▶ Source extract
• • • •

# Verismo (Mascagni, Leoncavallor, Giordano, Cilea, Zandonai, Charpentier etc.)



## HumphreyAppleby (Apr 11, 2013)

I gotta say, when I'm in a good mood, nothing is better than Italian music. It's the sound that sunshine would make. And the Bel Canto operas are very well-known and frequently discussed, but I wonder if anybody has a love like of the black sheep of the opera family: the verismo composers. If you do, tell about your favorite composer/opera/aria/singer etc. Or tell why you hate this kind of opera with a passion worthy Turridu.

Verismo is characterized by intense (often ridiculous) situations, melodious music, and "lower-class" class characters. I have yet to find an example of German verismo, but it could be out there.

Of the verismo composers, my favorite is Pietro Mascagni. _Cavalleria rusticana_ is, of course, wonderful, but not the only thing that he wrote of any value. _L'amico fritz_ is charming, with some truly gorgeous music, including, but certainly not limited to, the Cherry Duet. There are many great moment in his later operas. I haven't been fortunate enough to have been able to attend one.

The Barcarola from _Silvano_ is one of my favorite pieces.





Aria from Isabeau


----------



## Posie (Aug 18, 2013)

Though I have yet to hear a sub-genre of opera that I don't like, I definitely prefer verismo over bel canto. It just has so much heart and soul, and seems (to me) very accessible. It really brings out the beauty of the human voice.

• • • •

▶ Goal
Put this sentence from the verismo thread into Spanish: "It really brings out the beauty of the human voice." The records that come next have nothing to do with the verismo thread.

• • • •

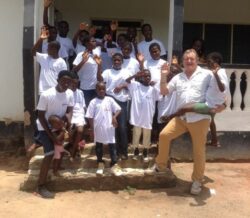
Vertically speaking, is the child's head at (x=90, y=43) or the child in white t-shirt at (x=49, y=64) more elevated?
the child's head at (x=90, y=43)

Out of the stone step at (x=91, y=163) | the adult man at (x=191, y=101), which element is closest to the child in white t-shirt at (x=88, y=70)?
the stone step at (x=91, y=163)

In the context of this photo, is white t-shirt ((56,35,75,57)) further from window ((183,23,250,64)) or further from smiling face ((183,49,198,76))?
window ((183,23,250,64))

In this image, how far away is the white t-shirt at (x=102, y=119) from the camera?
647 cm

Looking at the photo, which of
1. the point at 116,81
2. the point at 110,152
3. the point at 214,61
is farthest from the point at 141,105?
the point at 214,61

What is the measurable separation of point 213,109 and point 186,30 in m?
4.65

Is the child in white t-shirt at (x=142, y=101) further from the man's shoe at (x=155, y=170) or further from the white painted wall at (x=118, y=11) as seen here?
the white painted wall at (x=118, y=11)

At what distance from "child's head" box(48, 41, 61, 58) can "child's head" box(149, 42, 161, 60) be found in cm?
129

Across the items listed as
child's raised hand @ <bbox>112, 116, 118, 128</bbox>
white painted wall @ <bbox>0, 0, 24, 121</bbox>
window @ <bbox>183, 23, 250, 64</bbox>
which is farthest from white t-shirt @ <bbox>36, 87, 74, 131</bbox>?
window @ <bbox>183, 23, 250, 64</bbox>

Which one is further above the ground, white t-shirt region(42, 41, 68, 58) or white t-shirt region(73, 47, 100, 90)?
white t-shirt region(42, 41, 68, 58)

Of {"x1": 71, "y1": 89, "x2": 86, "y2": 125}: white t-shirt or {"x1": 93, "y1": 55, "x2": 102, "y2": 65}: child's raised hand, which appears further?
{"x1": 93, "y1": 55, "x2": 102, "y2": 65}: child's raised hand

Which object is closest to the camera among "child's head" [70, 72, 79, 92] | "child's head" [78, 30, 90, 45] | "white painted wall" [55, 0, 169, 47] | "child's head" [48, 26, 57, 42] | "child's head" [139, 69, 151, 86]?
"child's head" [70, 72, 79, 92]

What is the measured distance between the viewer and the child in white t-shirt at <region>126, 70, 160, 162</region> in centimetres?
673

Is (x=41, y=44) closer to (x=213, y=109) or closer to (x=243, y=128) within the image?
(x=213, y=109)

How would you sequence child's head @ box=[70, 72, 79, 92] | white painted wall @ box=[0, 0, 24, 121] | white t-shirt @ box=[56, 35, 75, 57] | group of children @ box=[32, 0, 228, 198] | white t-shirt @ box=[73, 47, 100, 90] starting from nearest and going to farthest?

• • • •

▶ Full solution
Realmente resalta la belleza de la voz humana.